++++ TEXT EXCERPT

RC Crawler
Apparently as a kid I broke up all my RC cars to look inside and learn how they work, I failed. And one point my parents stopped buying me RC cars. I waited a loooong time, but I learned how they worked! And of course I had to make one myself. My first attemp was a KNEX car. I love KNEX! I fell in love with them when they were giving very small kits of it with newsletters when I was very little. When I had a job and had the money to buy them they were not available in my country, so I bought a set from Amazon US, thinking no way it would arrive, and it did! It was a lot of fun to build, I just love gears. But it was not exactly what I had in mind, so it got disassembled, I wanted a 4x4.
My second attempt used those generic yellow geared motors with an esp8266 and DRV8833 driver. But I did not want a normal RC car, I wanted it to be driveable in many different surfaces, and wheels that come with the motors did not have much grip.
So I moved to wheels from KNEX. Alas, the KNEX wheels did not cut it either, I kind of placed that project on back burner. Some time later I found the perfect wheels from banggood. Ordered immediately. They were 12 cm high, perfect off-road wheels. But of course I could not drive them with those yellow motors, so the search for the motor begun.
I wanted this vehicle to be slow but powerful, I needed geared motors. They were pretty expensive which led me to second hand market and scrap yards. After couple of months I found my motors, 12v 150 RPM metal geared motors from a scrap yard. I needed 4, but I bought 5 and made a hand crank powered emergency lamp from one of them.

++++++++

## WORK TO COMPLETE
1 – According to the RC crawler text, how high were the wheels ordered from banggood?
2 – Write the next part of the RC crawler text, starting after its final sentence.

++++ DATA EXTRACT

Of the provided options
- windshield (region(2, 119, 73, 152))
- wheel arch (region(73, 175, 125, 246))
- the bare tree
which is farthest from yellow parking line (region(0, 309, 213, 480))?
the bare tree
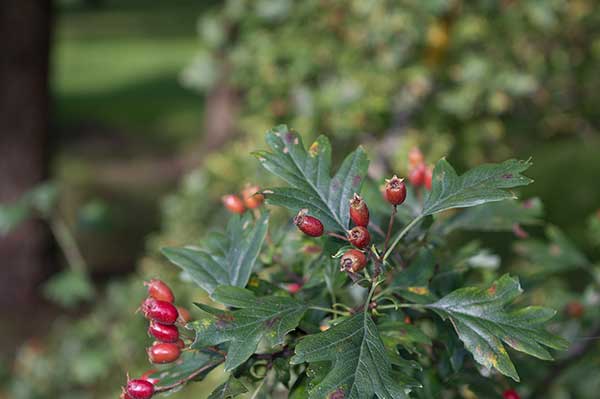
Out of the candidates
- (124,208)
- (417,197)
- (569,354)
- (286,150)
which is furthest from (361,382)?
(124,208)

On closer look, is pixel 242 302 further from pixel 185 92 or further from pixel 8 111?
pixel 185 92

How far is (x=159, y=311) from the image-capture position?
1.01 meters

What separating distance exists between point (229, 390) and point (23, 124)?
4.60m

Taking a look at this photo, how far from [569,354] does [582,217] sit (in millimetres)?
5153

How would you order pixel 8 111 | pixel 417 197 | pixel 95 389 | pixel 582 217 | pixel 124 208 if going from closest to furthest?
pixel 417 197 < pixel 95 389 < pixel 8 111 < pixel 582 217 < pixel 124 208

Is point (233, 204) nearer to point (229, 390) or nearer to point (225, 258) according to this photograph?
point (225, 258)

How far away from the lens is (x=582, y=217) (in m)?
6.67

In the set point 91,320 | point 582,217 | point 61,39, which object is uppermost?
point 91,320

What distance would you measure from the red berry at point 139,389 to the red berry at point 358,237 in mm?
334

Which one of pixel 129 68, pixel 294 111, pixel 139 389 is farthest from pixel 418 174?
pixel 129 68

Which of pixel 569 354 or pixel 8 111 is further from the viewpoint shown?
pixel 8 111

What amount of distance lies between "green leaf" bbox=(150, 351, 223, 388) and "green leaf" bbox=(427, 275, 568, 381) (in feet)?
1.13

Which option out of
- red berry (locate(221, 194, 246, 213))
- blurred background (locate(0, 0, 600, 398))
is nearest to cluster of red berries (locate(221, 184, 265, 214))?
red berry (locate(221, 194, 246, 213))

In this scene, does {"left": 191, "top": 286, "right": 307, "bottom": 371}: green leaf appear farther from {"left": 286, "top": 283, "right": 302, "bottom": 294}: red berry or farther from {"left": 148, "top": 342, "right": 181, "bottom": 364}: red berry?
{"left": 286, "top": 283, "right": 302, "bottom": 294}: red berry
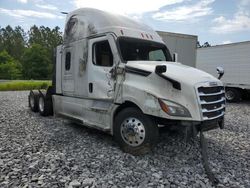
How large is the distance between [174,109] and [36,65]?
193ft

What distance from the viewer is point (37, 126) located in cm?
834

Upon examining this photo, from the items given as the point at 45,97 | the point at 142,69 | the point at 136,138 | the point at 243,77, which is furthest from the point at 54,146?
the point at 243,77

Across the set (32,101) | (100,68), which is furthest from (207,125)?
(32,101)

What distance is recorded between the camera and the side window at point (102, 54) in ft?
21.0

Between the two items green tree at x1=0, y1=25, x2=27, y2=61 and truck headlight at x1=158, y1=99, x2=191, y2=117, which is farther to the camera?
green tree at x1=0, y1=25, x2=27, y2=61

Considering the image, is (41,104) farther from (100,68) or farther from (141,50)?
(141,50)

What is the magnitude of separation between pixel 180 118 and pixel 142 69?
120cm

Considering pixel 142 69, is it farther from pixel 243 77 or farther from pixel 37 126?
pixel 243 77

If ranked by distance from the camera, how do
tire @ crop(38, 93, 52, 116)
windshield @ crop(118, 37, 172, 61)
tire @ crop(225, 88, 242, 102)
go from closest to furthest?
windshield @ crop(118, 37, 172, 61) < tire @ crop(38, 93, 52, 116) < tire @ crop(225, 88, 242, 102)

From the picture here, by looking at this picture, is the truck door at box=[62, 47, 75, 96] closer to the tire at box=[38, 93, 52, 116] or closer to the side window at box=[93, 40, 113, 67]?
the side window at box=[93, 40, 113, 67]

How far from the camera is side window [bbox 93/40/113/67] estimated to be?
21.0 feet

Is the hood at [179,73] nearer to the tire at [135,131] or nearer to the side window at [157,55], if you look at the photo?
the side window at [157,55]

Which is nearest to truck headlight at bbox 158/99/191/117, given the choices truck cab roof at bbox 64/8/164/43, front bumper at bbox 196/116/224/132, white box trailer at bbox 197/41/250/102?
front bumper at bbox 196/116/224/132

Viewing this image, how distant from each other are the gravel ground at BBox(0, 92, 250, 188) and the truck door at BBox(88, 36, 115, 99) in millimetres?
1161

++++++++

## ANSWERS TO THE EXERCISE
1 – They were 12 cm high.

2 –
Those motors were powerful alright, and consequently poor DRV8833 had no hope of driving them. I ordered a pair of BTS7960B, saw them on a James Bruton video. For power, I used my 3s4p battery pack I made from 18650 cells I salvaged from flea market find laptop batteries. It was starting to take shape! At first I was using Blynk. After another break from the project I found out they removed the app and changed focus. This gave me the push I needed to make the car truly RC.
Next addition was NRF24L01+, with it I changed from esp8266 to Arduino Uno. Code side of things were easy with Blynk, and NRF24L01+ pushed me to learn more and more of Arduino environment. I had to build a remote controller too. 
Finally it was working like expected. It had good range too. Also I changed the big BTS7960B drivers to much more space efficient VNH2SP30 Dual Motor Shield. The more I used the car the more I hated the Joystick module. It made fine control impossible, even though it was a potentiometer based joystick it was acting like an on/off stick, you either stopped or got full throttle. Of course I had to change it.
I got the idea to use hall effect based joystick modules people use to change ps5 controller joysticks. Ordered some from Temu, figuring out the pins took some digging, but after calibrating the values they give in the sofware they worked like charm! At the start I forgot that they were 3.3v devices and connected them straight to 5v, thankfuly they did not fail.